Quanto detto finora è il contributo allo sviluppo sostenibile che l'agricoltura biologica è in grado di dare. Un passaggio importante ma un passaggio di un lungo percorso culturale, che deve portare a definire e realizzare un nuovo modello di sviluppo, capace di un ragionamento critico sui consumi e sulla ridistribuzione delle risorse, per ridare valore ai bisogni reali, in alternativa al consumo per il consumo.
Chi si da come missione lo sviluppo sostenibile, non può chiudere gli occhi di fronte allo sviluppo diseguale, che vede una piccola parte del mondo condizionare la possibilità di sopravvivenza, della restante parte della terra.
Chi ha coscienza ha il dovere di interrogarsi sui risultati di comportamenti che portano a consumare fino a distruggere le risorse altrui, mentre quelle porte aperte alla libera circolazione delle merci, sono invece chiuse, per uomini e donne che sfuggono dalla disperazione, frutto proprio di quei comportamenti scellerati.
In questa prospettiva assume ancora maggiore valore, il netto rifiuto dell'agricoltura biologica agli Organismi Geneticamente Modificati.

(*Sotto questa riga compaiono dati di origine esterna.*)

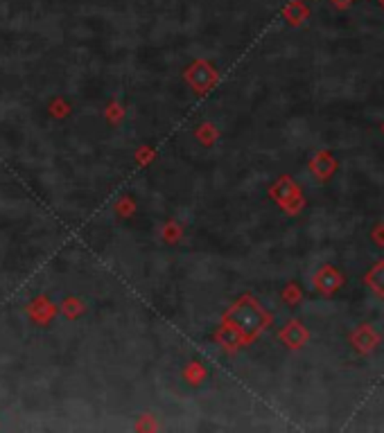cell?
<instances>
[{"mask_svg": "<svg viewBox=\"0 0 384 433\" xmlns=\"http://www.w3.org/2000/svg\"><path fill=\"white\" fill-rule=\"evenodd\" d=\"M335 3H337V0H335ZM339 5H341V7H346V5H348V0H339Z\"/></svg>", "mask_w": 384, "mask_h": 433, "instance_id": "obj_1", "label": "cell"}]
</instances>
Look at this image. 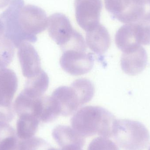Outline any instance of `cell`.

In totale assenza di garanzie, non è solo atteggiamento coerente per confermare il ruolo di difesa della salute dell'uomo e dell'ambiente, proprio dell'agricoltura biologica ma scelta cosciente e necessaria per limitare la concentrazione del controllo alimentare del pianeta, in poche mani.
L'agricoltura biologica, nel suo piccolo, propone un modello di sviluppo sostenibile e praticabile, tarato sulla valorizzazione delle risorse umane e naturali, per tutelare la salute dell'uomo e dell'ambiente. Un modello possibile su cui è chiamato a ragionare chi è interessato a restituire all'agricoltura un ruolo centrale per il governo del territorio, oltre le temporanee convenienze di mercato.